Altered effect of arachidonic acid on inner ear blood flow in rats with streptozotocin-induced diabetes

The present study was undertaken to clarify the altered effect of arachidonic acid on inner ear blood flow in rats with streptozotocin-induced diabetes by use of the laser-Doppler flowmeter. Drugs were administered intraarterially via the subclavian artery in a dose range that did not affect the systemic blood pressure. Both arachidonic acid and papaverine hydrochloride increased inner ear blood flow dose-dependently. Diabetic rats at 12 weeks, but not at 8 weeks, after the induction of diabetes showed a significant decrease in arachidonic acid response. However, there were no differences in papaverine response between diabetic and control rats. Pretreatment with ONO-3708, a selective thromboxane A2 antagonist, reversed the attenuated response to arachidonic acid found in diabetic rats. An increased response to thromboxane A2, which decreased inner ear blood flow, was also found in 12-week diabetic rats. In electrocochleograms, the latency in 12-week diabetic rats was significantly delayed compared with that in control rats, and this prolonged latency improved with insulin treatment. These results suggest that the responsiveness of inner ear blood flow to prostaglandins may be altered in individuals with diabetes mellitus.

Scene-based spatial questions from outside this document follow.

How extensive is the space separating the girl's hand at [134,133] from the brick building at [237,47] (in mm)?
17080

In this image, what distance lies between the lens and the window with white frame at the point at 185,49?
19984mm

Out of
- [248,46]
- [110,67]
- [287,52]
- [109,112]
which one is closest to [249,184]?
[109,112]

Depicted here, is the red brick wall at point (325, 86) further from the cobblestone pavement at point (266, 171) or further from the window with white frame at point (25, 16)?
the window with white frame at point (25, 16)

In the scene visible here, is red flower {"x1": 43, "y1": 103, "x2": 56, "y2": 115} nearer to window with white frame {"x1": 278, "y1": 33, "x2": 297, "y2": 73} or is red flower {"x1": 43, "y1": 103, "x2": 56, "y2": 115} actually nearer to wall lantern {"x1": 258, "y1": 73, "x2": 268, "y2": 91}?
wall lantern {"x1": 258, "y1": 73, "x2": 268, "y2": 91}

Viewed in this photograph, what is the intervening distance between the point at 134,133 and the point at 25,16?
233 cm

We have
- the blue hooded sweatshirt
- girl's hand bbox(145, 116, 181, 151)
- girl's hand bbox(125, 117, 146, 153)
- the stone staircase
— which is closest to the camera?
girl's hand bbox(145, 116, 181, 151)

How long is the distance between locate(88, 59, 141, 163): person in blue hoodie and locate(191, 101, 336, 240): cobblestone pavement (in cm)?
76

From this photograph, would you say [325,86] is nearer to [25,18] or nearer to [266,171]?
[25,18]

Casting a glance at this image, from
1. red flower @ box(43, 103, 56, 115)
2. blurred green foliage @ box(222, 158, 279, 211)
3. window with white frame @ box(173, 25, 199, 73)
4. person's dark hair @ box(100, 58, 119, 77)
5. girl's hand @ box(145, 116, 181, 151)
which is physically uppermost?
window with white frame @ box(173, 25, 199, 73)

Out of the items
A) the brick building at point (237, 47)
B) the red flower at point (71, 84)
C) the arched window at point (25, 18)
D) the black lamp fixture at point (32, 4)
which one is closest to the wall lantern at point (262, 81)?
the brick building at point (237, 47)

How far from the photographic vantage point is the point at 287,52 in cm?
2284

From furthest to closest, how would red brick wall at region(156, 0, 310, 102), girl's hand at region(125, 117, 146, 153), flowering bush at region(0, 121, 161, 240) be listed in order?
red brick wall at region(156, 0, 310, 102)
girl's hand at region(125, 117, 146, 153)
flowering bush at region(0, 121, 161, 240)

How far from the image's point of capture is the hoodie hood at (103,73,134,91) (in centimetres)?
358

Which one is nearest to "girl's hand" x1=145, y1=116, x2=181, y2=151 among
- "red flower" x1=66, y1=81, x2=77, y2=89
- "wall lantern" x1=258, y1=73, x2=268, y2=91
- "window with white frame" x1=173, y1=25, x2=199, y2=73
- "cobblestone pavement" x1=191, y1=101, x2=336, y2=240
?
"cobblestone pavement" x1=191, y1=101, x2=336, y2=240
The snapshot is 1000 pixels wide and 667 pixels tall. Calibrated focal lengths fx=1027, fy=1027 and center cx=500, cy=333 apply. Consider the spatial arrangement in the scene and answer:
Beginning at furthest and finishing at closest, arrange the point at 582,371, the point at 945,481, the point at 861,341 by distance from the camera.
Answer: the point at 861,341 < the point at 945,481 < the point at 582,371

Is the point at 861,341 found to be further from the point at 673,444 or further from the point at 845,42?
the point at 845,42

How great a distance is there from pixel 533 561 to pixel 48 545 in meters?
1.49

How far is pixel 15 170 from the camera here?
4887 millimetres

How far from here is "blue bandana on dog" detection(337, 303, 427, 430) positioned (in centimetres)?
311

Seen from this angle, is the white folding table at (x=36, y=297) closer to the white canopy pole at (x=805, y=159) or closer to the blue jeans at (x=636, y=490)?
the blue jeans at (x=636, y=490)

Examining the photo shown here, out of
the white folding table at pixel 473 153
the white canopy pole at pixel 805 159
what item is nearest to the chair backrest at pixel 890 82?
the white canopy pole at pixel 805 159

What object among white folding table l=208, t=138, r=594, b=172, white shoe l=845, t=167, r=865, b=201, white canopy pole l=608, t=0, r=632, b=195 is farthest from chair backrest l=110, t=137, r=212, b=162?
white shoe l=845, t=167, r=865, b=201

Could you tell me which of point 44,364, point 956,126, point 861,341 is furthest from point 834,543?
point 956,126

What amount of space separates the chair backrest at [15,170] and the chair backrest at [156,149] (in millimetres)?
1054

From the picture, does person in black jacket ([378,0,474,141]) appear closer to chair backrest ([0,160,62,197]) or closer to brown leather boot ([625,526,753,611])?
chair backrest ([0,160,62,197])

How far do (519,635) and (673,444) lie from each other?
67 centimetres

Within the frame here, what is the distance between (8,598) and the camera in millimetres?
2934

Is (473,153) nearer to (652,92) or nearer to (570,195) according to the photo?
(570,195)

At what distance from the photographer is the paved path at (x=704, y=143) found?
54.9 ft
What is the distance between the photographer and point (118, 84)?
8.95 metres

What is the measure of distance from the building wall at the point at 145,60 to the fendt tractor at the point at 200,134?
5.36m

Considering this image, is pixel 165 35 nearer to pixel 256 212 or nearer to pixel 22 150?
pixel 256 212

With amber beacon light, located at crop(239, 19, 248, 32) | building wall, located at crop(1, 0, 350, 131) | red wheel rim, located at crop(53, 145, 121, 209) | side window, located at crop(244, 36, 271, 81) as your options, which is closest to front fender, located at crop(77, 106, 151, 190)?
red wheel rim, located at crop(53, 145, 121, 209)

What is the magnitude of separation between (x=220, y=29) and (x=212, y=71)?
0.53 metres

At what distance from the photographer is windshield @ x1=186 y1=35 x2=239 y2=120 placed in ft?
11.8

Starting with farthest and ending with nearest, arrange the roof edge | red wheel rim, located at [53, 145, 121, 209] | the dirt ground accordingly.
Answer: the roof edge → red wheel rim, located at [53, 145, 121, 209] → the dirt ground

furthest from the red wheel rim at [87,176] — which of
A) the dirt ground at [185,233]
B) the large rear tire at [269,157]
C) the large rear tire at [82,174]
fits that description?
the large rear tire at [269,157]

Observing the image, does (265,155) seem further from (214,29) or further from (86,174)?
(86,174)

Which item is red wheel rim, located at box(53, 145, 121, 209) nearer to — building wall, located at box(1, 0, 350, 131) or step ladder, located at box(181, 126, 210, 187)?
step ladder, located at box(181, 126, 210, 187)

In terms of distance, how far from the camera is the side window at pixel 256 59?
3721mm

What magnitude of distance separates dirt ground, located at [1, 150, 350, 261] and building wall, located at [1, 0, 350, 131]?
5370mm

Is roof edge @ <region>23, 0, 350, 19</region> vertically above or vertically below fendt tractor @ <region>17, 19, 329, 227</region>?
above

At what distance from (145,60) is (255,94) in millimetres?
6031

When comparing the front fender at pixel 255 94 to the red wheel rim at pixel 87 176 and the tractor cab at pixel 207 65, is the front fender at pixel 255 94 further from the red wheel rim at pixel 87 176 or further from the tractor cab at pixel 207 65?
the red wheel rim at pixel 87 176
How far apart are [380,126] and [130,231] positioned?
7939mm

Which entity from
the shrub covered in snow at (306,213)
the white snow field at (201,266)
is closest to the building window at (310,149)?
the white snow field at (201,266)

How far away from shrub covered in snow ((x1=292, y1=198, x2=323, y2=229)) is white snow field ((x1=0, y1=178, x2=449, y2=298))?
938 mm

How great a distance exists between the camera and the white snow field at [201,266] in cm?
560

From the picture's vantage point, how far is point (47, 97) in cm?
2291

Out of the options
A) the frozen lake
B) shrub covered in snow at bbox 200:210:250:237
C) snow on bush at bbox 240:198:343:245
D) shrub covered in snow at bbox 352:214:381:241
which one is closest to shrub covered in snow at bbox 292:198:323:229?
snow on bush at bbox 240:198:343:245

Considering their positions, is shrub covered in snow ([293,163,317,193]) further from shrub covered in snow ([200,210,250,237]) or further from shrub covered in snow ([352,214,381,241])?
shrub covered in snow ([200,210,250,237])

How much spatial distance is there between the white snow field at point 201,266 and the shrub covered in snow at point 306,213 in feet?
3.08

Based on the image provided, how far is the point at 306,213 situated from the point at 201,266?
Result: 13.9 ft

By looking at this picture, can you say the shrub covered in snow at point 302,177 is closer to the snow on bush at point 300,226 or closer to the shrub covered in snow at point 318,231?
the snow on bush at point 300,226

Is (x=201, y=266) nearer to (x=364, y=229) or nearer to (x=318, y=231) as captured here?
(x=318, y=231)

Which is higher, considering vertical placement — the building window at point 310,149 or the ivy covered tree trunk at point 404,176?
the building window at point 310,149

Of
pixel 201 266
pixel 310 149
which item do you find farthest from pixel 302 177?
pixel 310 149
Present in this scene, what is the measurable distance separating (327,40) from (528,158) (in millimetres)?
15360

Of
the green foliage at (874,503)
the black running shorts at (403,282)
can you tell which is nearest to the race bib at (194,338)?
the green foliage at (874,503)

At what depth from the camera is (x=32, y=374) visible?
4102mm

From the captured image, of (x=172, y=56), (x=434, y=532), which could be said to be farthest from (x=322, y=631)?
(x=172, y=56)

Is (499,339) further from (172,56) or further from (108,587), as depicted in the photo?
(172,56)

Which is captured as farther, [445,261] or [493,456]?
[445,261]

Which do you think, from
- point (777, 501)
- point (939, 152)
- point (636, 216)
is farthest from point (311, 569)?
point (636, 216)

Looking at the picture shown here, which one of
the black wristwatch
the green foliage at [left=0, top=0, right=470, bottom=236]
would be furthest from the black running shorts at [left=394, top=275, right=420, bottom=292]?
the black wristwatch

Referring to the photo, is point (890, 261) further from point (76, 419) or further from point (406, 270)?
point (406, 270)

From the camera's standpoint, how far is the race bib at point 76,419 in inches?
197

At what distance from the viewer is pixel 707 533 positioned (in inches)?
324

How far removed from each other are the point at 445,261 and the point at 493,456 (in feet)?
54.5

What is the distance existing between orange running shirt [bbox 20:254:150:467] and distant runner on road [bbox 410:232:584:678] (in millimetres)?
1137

Hearing fluctuation during migraine attacks. Activity of propranolol-HCl in rats

Transitory hearing impairment has been well documented in humans during basilar migraine attacks. Ischemia induced by activation of central nervous system adrenoreceptors by cAMP is one of the mechanisms that has been implicated, as well as calcium metabolism alterations. Propranolol-HCl has proven to be an effective treatment. Massive local adrenaline release is regarded as the primum movens mechanism triggering the liberation of other beta-receptor activators resulting in sterile edema and exudate. This exudate can be visualized (via ophthalmoscope) and is viewed as pathognomonic of a migraine attack. We investigated both the action of adrenaline and Propranolol-HCl on brainstem auditory potentials in 3 groups of young rats. The first group was perfused intra-arterially with adrenaline. The second group received the same treatment plus a prophylactic daily dose of Propranolol-HCl. The third group served as the control and received Propranolol-HCl, but was perfused with a Ringer solution. Alterations in blood flow and hearing sensitivity (BERA) following perfusion occurred in the first group only. Propranolol seems to exhibit a protective action during experimental attempts to induce migraine-like attacks in rats.